Todd Hollenshead, id's chief executive, said Doom 3 will require these system specifications:
• A 1.5-gigahertz Intel Pentium 4 chip or AMD Athlon 1500.
• 384 megabytes of memory.
• Two gigabytes of hard drive space.
• An nVidia GeForce 3 graphics card or better; or an ATI Technologies 8500 or better.
If your existing rig doesn't meet these specs, here's a guide to beefing it up to play Doom 3 in all its gory glory.
• Graphics card. This is the best upgrade you can make for Doom 3. It's also where computer makers, looking to cut corners on mainstream systems, often wimp out.
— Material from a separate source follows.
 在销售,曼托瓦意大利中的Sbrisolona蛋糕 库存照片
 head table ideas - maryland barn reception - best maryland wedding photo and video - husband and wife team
Here's hoping the PC you own doesn't have a graphics adapter that borrows memory from the main system. So-called shared graphics notoriously choke on high-end games, and most budget systems don't include an AGP slot that lets you install a better card.
ATI Technologies and nVidia are the two biggest providers of graphics cards. As you move up either company's set of offerings, the results will improve. Cards at the top of the heap — nVidia's GeForce FX and newer 6800 series, or ATI's Radeon 9800 or newer X series — will provide the best experience and cost the most.
If you're upgrading, look for at least 128 MB of video memory in a card with Direct X 9.0 capability that installs into an AGP slot. Cards in the $150 to $200 range — such as a GeForce 5900XT or a Radeon 9600XT — will be a sweet spot.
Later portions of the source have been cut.